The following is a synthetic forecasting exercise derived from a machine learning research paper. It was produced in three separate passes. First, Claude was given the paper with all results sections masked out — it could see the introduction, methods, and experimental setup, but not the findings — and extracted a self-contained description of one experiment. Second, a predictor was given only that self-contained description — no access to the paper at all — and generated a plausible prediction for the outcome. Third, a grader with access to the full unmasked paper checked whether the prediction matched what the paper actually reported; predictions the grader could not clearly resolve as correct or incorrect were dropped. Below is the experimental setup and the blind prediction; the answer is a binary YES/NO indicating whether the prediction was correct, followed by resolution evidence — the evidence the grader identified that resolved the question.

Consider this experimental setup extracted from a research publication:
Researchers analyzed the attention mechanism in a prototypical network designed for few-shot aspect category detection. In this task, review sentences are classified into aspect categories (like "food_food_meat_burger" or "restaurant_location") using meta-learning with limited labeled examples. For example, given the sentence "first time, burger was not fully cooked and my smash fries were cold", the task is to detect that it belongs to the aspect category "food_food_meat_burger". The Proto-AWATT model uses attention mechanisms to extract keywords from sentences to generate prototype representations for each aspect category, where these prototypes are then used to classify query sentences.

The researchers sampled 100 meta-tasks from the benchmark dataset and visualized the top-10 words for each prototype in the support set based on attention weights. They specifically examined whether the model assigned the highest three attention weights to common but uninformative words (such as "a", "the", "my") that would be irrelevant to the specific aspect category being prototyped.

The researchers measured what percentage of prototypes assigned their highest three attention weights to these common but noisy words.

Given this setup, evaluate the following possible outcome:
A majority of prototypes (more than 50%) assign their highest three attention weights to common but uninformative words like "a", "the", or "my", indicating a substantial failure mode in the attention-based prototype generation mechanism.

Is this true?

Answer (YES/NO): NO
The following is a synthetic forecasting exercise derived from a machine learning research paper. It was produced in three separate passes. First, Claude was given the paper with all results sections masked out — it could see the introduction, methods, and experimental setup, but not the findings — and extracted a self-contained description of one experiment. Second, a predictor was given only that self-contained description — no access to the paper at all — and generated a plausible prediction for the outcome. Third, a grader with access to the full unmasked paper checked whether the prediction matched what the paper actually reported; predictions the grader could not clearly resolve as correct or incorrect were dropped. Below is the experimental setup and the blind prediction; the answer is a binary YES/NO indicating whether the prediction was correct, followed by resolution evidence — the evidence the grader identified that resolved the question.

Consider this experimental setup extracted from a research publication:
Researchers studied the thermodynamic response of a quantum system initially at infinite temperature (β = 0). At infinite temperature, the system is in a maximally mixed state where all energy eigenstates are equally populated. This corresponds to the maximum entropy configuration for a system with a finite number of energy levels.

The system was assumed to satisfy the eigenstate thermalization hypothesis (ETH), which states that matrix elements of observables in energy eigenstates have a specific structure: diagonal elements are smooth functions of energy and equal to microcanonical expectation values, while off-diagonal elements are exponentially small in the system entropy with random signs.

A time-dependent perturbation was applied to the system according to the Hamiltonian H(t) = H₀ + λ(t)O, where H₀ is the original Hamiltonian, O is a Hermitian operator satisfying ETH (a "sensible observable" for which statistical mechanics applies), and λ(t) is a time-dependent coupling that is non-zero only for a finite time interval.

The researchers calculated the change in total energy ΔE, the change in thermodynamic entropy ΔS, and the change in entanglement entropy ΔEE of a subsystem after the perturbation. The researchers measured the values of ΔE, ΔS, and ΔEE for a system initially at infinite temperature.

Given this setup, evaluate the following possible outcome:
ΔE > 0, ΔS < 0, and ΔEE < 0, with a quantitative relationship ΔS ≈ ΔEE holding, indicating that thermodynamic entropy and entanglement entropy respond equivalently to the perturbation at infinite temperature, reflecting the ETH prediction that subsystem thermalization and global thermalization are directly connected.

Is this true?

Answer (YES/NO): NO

----------------------------------------

▸ Action item:
Copy out only the lines above from the one with "A majority of" to the one with "Researchers studied the", inclusive, exactly as they stand.

▸ Worked solution:
A majority of prototypes (more than 50%) assign their highest three attention weights to common but uninformative words like "a", "the", or "my", indicating a substantial failure mode in the attention-based prototype generation mechanism.

Is this true?

Answer (YES/NO): NO
The following is a synthetic forecasting exercise derived from a machine learning research paper. It was produced in three separate passes. First, Claude was given the paper with all results sections masked out — it could see the introduction, methods, and experimental setup, but not the findings — and extracted a self-contained description of one experiment. Second, a predictor was given only that self-contained description — no access to the paper at all — and generated a plausible prediction for the outcome. Third, a grader with access to the full unmasked paper checked whether the prediction matched what the paper actually reported; predictions the grader could not clearly resolve as correct or incorrect were dropped. Below is the experimental setup and the blind prediction; the answer is a binary YES/NO indicating whether the prediction was correct, followed by resolution evidence — the evidence the grader identified that resolved the question.

Consider this experimental setup extracted from a research publication:
Researchers studied the thermodynamic response of a quantum system initially at infinite temperature (β = 0). At infinite temperature, the system is in a maximally mixed state where all energy eigenstates are equally populated. This corresponds to the maximum entropy configuration for a system with a finite number of energy levels.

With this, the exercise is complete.